Some in Congress Seeking to Abolish Diversity Visa Program17 Apr 2011
Some of the loudest voices in our national immigration debate say they aren’t against immigration, as such, just against illegal immigration – but as the Immigration Policy Center points out, actions speak louder than words, and recent Congressional actions show that even legal immigration is wildly unpopular in certain quarters of Capitol Hill. (See House Subcommittee Continues Assault on All Forms of Immigration, Immigration Policy Center, Press Release, Apr. 5, 2011.) How else to explain last week’s hearing by the House Subcommittee on Immigration Policy and Enforcement, which took aim at the Diversity Visa Lottery program?
The hearing provided an opportunity for three out of four witnesses to endorse H.R. 704, the “SAFE for America Act,” a bill that would abolish the Diversity Visa immigrant program. (See Committee on the Judiciary, Hearing Information.) Speaking in support of the measure were Congressman Bob Goodlatte, Janice Kephardt of the Center for Immigration Studies, and Stephen Edson of SA Edson, LLC, each of whom recited a parade of horribles about the DV program, calling it hopelessly fraud-ridden and a monstrous risk to our national security, and calling, thus, for its abolition.

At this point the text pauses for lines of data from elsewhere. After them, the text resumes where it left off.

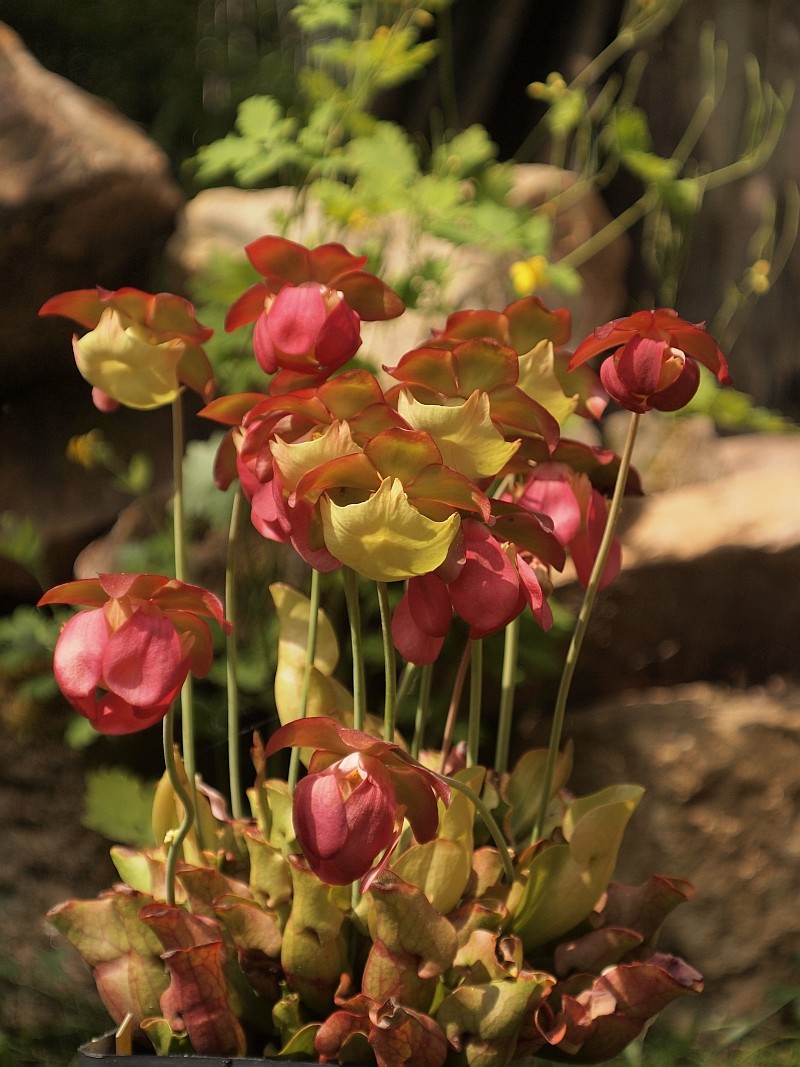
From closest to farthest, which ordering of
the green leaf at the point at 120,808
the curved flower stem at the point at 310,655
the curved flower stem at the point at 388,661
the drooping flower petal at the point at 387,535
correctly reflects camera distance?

The lone voice against eliminating the Diversity Visa program was Ambassador Johnny Young, who directs Migration and Refugee Services for the U.S. Conference of Catholic Bishops. (See Testimony of Ambassador Johnny Young on The Diversity Immigrant Visa Program, Before the House Judiciary Subcommittee on Immigration Policy and Enforcement, 05.Apr.2011.) Young pointed out that the DV program was far from being a dangerous back-door method for terrorists to slip into the country, noting that DV applicants cannot be admitted if they fail to meet certain standards:
“As you are aware, Mr. Chairman, to be eligible for a Diversity Visa, applicants must not only originate in an eligible country, but also demonstrate that they either hold the equivalent of a U.S. high school education or have two years of work experience in an occupation requiring two years of training or experience within the five-year period immediately prior to the application. Further, applicants must be otherwise admissible to the United States; Diversity Visa applicants, like other visa applicants, are subject to grounds of visa ineligibility, including medical, terrorism, and criminal bars. Those accepted in the Program undergo stringent background checks.”
The Diversity Visa program has been a fixture of U.S. immigration law since 1990. It provides 55,000 green cards annually to foreign nationals from countries that send relatively few immigrants to the United States. The thinking behind this is sound: a diverse pool of immigrants makes our nation a culturally richer place, and distributes immigration benefits more equitably than they would be if existing family or economic ties were the only criteria. It helps to balance the scales.
Moreover, this is a legal immigration program, one that provides an orderly, controlled system for admitting a small number of immigrants each year. As Ambassador Young observed, the DV program actually “promotes respect for U.S. immigration laws – rewarding would-be immigrants who respect our laws and seek a lawful means of entry into the United States.” Perhaps we should be asking whether ANY immigration would be acceptable to the proponents of this bill – and if so, who might these people be?
Meanwhile, a handful of Tea Party types in the U.S. Senate are trying to re-write the 14th Amendment to eliminate birthright citizenship for children of illegal immigrants. (See Tea Party Senators Target Birthright Citizenship for Immigrant Children,” by Devin Dwyer, ABC News, 06.Apr.2011.) Fasten your seatbelts. It’s going to be a long, bumpy ride to the 2012 elections.